** PASSAGE TO READ **
★ ★ ★ ★ ★ ★ ★

Parking Spots to Parks: Park(ing) Day

by Kate Trainor on September 23, 2007

parkingsquat1 Parking Spots to Parks: Park(ing) Day

September 21, 2007 was the thrid annual Park(ing) Day and since we weren’t around to let you know about it before hand, here’s the scoop. The goal is to create temporary, shared public parks in settings that are typically lacking in public open space.

REBAR , a San-Francisco based art collective, conceived of the project. For 2007, dozens of parking spaces were chosen throughout the city and, by paying the meters, they are “leased” by the participants.

The goal is to make people rethink the use of “public spaces,” quality of life, and of course our car-centric societies. Will Rogers, President of the Trust for Public Land, sees public outdoor space as a necessity for quality of life. This becomes more of an issue in inner-city communities that don’t have access to parks. “Parks are all about health,” says Rogers. “They’re about individual health, how we come together with the natural world… but they also connect us with each other and that gets us to community health.

★ ★ ★ ★ ★ ★ ★

** DATA LINES **
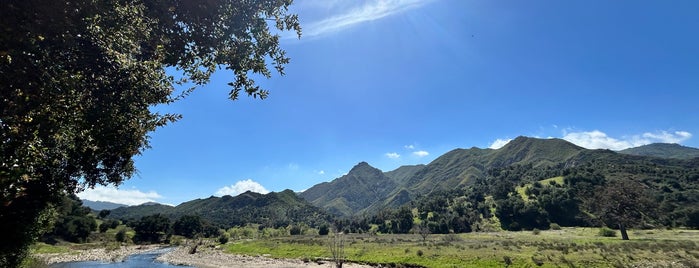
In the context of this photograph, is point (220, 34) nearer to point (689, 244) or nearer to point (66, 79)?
point (66, 79)

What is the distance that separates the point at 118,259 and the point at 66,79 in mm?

★ ★ ★ ★ ★ ★ ★

** REQUIRED TASKS **
**a.** According to the article about Park(ing) Day, which group came up with the project?
**b.** Write the next part of the article about Park(ing) Day, picking up after its final sentence.
The data has nothing to do with what comes next.

** RESULTS OF THE EXERCISE **
**a.** REBAR, a San Francisco-based art collective.

**b.**
parkingsquat2 Parking Spots to Parks: Park(ing) Day

In 2006, REBAR constructed 5 temporary parks which were all assembled using human-powered transportation. There were over a dozen other parks constructed by other groups throughout the city, including one in the donated spot of the San Francisco mayor.

In this year’s edition, temporary “PARKs” were constructed by groups such as the San Francisco Department of Environment, the San Francisco Health Department, Curbed SF, Hayes Valley Neighborhood Association, and the SF Bike Coalition.

“We’re improving the quality of an urban human habitat, says John Bela, one of REBAR’s founders. “At least until the meter runs out.”

The idea has spread to dozens of cities around the country and around the world. Other parks occurred this year in cities such as Boston, Dallas, Louisville KY, Los Angeles, Miami, London, Berlin, and Vilnius, Lithuania!

Check out this great trailer with a link to the full 15-minute video

Related posts:

  1. Free Mass Transit Improves Efficiency!
  2. S.F. to Charge Market Rates for Parking
  3. In California, it Pays Not to Park
  4. Video Indicts City Car Parking
  5. Do You Need a Carectomy?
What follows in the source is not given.